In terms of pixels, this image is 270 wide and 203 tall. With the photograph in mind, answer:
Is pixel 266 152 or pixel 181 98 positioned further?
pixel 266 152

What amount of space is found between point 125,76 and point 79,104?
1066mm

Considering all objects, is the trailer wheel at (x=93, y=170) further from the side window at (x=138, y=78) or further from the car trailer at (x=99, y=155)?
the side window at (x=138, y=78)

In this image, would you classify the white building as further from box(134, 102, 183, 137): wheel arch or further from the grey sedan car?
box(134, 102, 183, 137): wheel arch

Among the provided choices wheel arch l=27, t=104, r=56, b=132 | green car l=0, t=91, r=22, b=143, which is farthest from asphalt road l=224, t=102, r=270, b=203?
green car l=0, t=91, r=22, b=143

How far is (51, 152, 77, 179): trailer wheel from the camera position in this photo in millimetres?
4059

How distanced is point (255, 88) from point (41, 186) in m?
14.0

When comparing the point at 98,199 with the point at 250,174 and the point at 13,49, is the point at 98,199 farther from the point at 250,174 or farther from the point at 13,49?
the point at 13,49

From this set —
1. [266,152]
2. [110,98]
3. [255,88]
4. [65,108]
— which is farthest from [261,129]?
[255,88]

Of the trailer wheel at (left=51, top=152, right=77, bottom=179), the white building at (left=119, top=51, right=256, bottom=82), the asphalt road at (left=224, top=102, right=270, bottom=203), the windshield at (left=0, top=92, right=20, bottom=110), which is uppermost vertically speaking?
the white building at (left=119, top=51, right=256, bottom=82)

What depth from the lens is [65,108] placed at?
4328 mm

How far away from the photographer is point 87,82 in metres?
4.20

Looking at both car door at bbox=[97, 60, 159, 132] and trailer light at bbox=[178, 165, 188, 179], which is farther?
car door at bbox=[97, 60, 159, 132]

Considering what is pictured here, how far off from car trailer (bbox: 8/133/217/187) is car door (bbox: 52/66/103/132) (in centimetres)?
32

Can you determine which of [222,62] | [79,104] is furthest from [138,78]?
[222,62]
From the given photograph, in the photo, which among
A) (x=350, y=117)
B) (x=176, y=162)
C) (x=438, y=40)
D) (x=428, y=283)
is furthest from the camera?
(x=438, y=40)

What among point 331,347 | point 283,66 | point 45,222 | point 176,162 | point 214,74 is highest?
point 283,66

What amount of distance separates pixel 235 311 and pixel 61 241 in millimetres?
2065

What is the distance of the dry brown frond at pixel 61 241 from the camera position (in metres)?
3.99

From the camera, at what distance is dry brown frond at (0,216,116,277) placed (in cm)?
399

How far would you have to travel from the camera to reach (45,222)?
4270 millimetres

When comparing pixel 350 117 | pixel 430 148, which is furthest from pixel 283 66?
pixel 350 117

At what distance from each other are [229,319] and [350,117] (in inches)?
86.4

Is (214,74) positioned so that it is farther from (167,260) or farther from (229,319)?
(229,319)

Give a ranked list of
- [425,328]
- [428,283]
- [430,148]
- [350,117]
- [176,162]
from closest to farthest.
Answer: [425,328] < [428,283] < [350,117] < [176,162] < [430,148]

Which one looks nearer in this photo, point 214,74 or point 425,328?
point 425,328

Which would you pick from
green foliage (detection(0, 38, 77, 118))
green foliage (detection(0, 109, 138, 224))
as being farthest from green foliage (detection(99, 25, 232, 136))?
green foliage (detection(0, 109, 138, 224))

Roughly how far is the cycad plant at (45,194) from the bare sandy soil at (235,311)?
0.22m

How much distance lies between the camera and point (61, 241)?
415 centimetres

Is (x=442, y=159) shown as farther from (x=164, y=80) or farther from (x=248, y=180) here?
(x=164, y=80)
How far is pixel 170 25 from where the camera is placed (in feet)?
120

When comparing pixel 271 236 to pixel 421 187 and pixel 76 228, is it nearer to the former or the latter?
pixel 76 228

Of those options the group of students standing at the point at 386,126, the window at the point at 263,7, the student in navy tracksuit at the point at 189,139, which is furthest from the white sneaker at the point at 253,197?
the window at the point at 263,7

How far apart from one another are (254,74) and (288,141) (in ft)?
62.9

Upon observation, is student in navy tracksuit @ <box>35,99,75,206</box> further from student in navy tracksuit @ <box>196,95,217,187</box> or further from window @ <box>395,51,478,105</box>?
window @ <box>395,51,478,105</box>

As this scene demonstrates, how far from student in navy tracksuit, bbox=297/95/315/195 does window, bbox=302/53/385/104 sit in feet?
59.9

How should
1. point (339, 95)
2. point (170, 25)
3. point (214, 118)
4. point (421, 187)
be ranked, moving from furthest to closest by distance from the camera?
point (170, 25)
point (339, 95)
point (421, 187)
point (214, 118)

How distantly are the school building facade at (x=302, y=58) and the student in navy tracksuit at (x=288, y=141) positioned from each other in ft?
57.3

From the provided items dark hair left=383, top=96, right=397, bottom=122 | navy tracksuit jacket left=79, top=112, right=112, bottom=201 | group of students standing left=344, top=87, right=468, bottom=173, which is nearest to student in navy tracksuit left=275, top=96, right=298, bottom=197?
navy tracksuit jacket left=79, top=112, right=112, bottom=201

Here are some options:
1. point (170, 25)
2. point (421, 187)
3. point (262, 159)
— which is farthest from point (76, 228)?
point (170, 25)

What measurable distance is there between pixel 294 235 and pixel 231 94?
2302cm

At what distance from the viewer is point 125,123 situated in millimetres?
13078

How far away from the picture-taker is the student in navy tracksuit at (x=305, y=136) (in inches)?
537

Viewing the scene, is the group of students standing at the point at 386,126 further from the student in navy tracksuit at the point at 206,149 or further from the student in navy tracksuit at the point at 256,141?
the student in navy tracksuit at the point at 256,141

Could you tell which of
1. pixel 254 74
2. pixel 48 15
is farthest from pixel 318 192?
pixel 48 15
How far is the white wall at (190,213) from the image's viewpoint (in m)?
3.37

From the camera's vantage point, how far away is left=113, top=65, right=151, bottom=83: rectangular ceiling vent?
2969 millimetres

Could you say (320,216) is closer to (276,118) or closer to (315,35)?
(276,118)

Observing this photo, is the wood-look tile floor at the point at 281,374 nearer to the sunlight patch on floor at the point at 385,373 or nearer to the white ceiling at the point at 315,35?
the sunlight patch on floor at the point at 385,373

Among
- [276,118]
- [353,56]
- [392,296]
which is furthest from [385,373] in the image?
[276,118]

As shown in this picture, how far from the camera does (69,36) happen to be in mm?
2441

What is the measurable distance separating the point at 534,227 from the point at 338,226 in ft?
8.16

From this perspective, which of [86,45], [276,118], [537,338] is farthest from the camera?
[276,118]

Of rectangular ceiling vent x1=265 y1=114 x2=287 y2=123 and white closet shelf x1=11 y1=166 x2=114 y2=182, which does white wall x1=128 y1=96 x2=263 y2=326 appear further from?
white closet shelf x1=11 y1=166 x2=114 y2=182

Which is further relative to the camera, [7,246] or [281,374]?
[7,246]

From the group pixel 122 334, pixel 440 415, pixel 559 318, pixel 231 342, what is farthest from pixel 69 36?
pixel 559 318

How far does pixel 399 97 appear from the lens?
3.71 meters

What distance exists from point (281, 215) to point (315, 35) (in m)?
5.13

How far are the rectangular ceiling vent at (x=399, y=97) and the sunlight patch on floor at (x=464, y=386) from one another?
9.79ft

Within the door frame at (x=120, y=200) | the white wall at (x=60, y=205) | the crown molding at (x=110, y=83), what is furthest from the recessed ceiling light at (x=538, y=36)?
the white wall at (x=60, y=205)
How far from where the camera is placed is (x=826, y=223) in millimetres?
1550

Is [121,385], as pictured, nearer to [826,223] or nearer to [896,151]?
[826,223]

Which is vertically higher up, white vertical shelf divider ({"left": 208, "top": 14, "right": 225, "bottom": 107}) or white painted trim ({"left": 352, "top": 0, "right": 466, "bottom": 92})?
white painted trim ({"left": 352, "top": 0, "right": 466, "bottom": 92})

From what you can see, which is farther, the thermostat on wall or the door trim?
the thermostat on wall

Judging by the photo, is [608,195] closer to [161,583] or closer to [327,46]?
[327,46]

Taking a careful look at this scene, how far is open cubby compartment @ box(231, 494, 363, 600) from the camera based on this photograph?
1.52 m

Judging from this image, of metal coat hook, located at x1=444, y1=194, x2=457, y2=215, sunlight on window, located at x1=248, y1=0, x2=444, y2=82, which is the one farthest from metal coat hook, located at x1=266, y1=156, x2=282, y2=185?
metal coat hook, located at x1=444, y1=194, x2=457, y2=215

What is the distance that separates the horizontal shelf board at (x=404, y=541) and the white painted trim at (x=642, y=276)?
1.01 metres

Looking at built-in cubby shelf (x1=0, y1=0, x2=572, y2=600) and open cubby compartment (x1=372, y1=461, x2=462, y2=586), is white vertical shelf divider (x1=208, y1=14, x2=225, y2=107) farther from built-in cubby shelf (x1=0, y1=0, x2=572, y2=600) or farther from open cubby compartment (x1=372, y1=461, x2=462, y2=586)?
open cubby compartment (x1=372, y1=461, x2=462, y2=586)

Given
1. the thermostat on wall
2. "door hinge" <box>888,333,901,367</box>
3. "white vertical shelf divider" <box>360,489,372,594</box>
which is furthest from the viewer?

+-------+

**Work to be completed:**
Copy out the lines from the line containing "Judging by the" to the end of the listing above, without alteration.

**Output for this exercise:**
Judging by the photo, is [608,195] closer to [161,583] or closer to [327,46]?
[327,46]

Taking a careful look at this scene, how far is open cubby compartment @ box(231, 494, 363, 600) from the camera based on this photograph?
1.52 m

Judging from this image, of metal coat hook, located at x1=444, y1=194, x2=457, y2=215, sunlight on window, located at x1=248, y1=0, x2=444, y2=82, which is the one farthest from metal coat hook, located at x1=266, y1=156, x2=282, y2=185?
metal coat hook, located at x1=444, y1=194, x2=457, y2=215

What is the distance that separates the horizontal shelf board at (x=404, y=541) and the white painted trim at (x=642, y=276)?
1.01 metres

Looking at built-in cubby shelf (x1=0, y1=0, x2=572, y2=600) and open cubby compartment (x1=372, y1=461, x2=462, y2=586), is white vertical shelf divider (x1=208, y1=14, x2=225, y2=107) farther from built-in cubby shelf (x1=0, y1=0, x2=572, y2=600) or farther from open cubby compartment (x1=372, y1=461, x2=462, y2=586)?
open cubby compartment (x1=372, y1=461, x2=462, y2=586)

Given
1. the thermostat on wall
2. "door hinge" <box>888,333,901,367</box>
3. "white vertical shelf divider" <box>360,489,372,594</box>
which is furthest from the viewer?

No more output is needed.